◆ **Fragment do przeczytania**:
---

Złoto daje sygnał kupna

Hossa na rynku złota trwa od 11 lat i wiele wskazuje na to, że sytuacja się nie zmieni jeszcze przez kilka następnych. Kruszec jest najdroższy od 6 miesięcy.

Aktualizacja: 12.02.2017 20:59 Publikacja: 08.09.2012 17:36

Maciej Kołodziejczyk, Investors TFI

Maciej Kołodziejczyk, Investors TFI

Foto: Archiwum

W sierpniu 2012 roku wystąpiła rzadka kumulacja sześciu pozytywnych grup czynników, które w przeszłości skutkowały znacznymi, ponaddwudziestoprocentowymi wzrostami cen złota w ciągu 3-6 miesięcy. Jeszcze w 2012 roku kurs tego kruszcu może wzrosnąć do 2000 dolarów za uncję. W 2013 roku, w obliczu utrzymywania się pozytywnego dla złota otoczenia makroekonomicznego, może sięgnąć nawet 2400 dolarów za uncję.

Czynniki fundamentalne

Jednym z najważniejszych czynników wpływających na wzrosty cen złota są ujemne realne stopy procentowe występujące w największych gospodarkach krajów rozwiniętych. Taki stan jest niekorzystny dla oszczędzających – następuje spadek realnej wartości środków odkładanych w bankach i w instrumentach rynku pieniężnego.

Realne krótkoterminowe stopy procentowe, a co ważniejsze w ostatnich miesiącach także długoterminowe stopy procentowe, spadły poniżej historycznych oraz oczekiwanych poziomów inflacji. W związku z tym inwestujący w dziesięcioletnie obligacje rządów krajów rozwiniętych (USA, Niemcy, Wlk. Brytania) muszą się liczyć z realną stratą kapitału. Historyczne poziomy inflacji w długim okresie to ok. 3-4 proc., podczas gdy dziesięcioletnie obligacje USA, Niemiec i Wielkiej Brytanii kwotowano w końcu sierpnia 2012 roku z oprocentowaniem na poziomach 1,4-1,7 proc.

Należy także pamiętać o znacznej kreacji pieniądza w ostatnich latach. Nie przełożyła się ona jeszcze na wzrost cen konsumpcyjnych, ale zakładanie, że nie stanie się tak w ciągu najbliższych lat jest, moim zdaniem, ryzykowne. Wyższy poziom inflacji będzie skutkował niższymi realnymi stopami procentowymi. Ujemne realne stopy procentowe napędzają hossę na złocie. Gdy oszczędzający w instrumentach związanych z pieniędzmi „papierowymi" (obligacje, depozyty bankowe) nie mogą liczyć nawet na utrzymanie realnej wartości swego kapitału, zwracają się ku „najtwardszej" z walut – złotu. Przynosi ono w długim okresie zwroty powyżej inflacji.

Kolejnym pozytywnym czynnikiem fundamentalnym jest kontynuacja zakupów złota przez banki centralne na potrzeby rezerw walutowych. World Gold Council podała, że w pierwszej połowie roku popyt netto sektora „oficjalnego" wyniósł 254 tony – o 25 proc. więcej niż w tym samym okresie poprzedniego roku. Drugi kwartał był rekordowy – zakupy wyniosły 157,5 tony – najwięcej od czasu, gdy w 2009 roku, po raz pierwszy od połowy lat 60. XX wieku, banki centralne rozpoczęły zwiększanie zapasów metalu. Sektor oficjalny skupił w pierwszej połowie 2012 roku ok. 18 proc. nowo wydobytego złota.

---

◆ **Dostarczony materiał**:
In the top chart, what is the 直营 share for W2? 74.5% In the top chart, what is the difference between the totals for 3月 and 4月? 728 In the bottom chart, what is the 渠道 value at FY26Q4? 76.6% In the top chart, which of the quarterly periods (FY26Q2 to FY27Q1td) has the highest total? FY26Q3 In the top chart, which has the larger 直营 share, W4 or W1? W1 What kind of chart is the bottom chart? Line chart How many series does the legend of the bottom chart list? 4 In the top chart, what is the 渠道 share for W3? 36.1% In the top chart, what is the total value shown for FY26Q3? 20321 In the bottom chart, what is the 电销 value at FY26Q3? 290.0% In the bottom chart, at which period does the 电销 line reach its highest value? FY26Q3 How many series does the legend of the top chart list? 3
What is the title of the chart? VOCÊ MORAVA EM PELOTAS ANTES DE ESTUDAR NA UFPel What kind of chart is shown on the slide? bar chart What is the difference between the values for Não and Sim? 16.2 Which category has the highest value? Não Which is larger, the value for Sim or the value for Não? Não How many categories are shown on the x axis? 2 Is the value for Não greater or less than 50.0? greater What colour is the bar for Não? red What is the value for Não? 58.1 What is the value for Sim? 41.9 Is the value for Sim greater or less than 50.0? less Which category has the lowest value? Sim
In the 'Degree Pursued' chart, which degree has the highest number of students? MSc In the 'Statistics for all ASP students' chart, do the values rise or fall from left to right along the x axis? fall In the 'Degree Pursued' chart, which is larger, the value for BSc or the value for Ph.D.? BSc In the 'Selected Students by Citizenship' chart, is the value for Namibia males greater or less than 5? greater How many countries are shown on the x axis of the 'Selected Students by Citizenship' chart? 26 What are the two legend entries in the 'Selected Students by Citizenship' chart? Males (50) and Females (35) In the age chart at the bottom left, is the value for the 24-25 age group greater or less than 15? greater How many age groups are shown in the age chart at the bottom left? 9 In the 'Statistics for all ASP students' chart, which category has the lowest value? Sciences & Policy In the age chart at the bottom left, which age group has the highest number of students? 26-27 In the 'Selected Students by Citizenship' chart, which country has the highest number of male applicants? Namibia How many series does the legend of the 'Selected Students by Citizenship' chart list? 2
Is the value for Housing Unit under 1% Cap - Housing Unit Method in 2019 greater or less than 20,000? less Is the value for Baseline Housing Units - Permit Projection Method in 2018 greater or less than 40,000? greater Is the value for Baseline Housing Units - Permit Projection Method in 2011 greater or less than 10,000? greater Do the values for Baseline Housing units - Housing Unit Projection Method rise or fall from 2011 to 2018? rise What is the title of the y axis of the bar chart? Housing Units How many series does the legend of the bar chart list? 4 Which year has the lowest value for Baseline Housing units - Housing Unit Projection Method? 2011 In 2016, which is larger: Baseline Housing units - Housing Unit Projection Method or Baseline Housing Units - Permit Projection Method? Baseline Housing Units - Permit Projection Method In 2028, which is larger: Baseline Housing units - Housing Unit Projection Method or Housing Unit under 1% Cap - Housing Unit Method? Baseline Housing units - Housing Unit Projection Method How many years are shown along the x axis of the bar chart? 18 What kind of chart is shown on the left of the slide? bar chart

---

◆ **Polecenie A**: Ile według World Gold Council wyniósł w pierwszej połowie roku popyt netto sektora „oficjalnego” opisany w tekście o rynku złota?
◆ **Polecenie B**: Zmień w tekście o rynku złota "11 lat" na "jedenastu lat" i napisz ponownie jego fragment, zaczynając od słów "Złoto daje sygnał" i ciągnąc go dalej aż do słów "od 6 miesięcy.".

◆ **Rozwiązanie A**: 254 tony.

◆ **Rozwiązanie B**:
Złoto daje sygnał kupna

Hossa na rynku złota trwa od jedenastu lat i wiele wskazuje na to, że sytuacja się nie zmieni jeszcze przez kilka następnych. Kruszec jest najdroższy od 6 miesięcy.